Interdisciplinaire et numérique au collège Jean-Baptiste Clément
Deux raisons nous amènent aujourd’hui au collège Jean-Baptiste Clément dans le 20e arrondissement : le numérique et l’interdisciplinaire. Une rencontre fructueuse !
Un vrai projet d’établissement
Le collège Jean-Baptiste Clément (on dit ici JBC) est situé dans un quartier agréable du 20e arrondissement avec une forte mixité sociale.
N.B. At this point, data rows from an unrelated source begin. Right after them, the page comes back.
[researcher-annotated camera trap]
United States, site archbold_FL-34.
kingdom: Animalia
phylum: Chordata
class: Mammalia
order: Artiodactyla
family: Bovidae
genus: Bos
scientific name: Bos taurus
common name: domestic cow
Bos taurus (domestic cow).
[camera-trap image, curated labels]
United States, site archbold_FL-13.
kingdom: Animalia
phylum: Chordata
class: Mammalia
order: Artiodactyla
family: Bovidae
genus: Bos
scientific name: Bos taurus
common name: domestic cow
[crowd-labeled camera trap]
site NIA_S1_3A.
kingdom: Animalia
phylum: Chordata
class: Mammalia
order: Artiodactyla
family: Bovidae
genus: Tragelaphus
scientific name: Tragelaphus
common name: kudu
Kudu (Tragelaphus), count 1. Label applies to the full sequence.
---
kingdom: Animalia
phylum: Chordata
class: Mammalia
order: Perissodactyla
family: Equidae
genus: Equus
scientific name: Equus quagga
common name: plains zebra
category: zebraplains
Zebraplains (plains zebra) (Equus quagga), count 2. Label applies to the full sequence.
Le collège est classé en REP ce qui lui permet de disposer de moyens complémentaires pour faire vivre de nombreux projets pédagogiques, parmi lesquels un projet phare : celui de la semaine interdisciplinaire, ou plus exactement des semaines interdisciplinaires puisqu’elles sont deux : l’une en fin d’année, juste avant les vacances de Noël, l’autre la semaine précédant les vacances de février. Pourquoi ces dates ? Simple : ce sont des semaines où les élèves sont fatigués, donc agités, difficiles à tenir, une semaine très peu rentable en matière de travail scolaire « classique ». D’où l’idée d’en faire une semaine pas comme les autres, une semaine où l’on apprend autrement. Et finalement, comme on le verra, ces deux semaines-là, les élèves travaillent vraiment et même peut-être davantage que d’habitude…
Le prétexte de cette innovation a été fourni par l’introduction dans la réforme du collège en 2016 des enseignements interdisciplinaires. Les modalités de mise en œuvre des EPI (enseignements pratiques interdisciplinaires) ont ensuite été laissées au libre choix des établissements et à JBC il a été décidé de les concentrer sur deux semaines. Tout un travail d’organisation pour l’équipe de direction et en particulier pour Audrey Maurin, adjointe du chef d’établissement, Thierry Sahuc l’an dernier remplacé par Catherine Bouffard cette année.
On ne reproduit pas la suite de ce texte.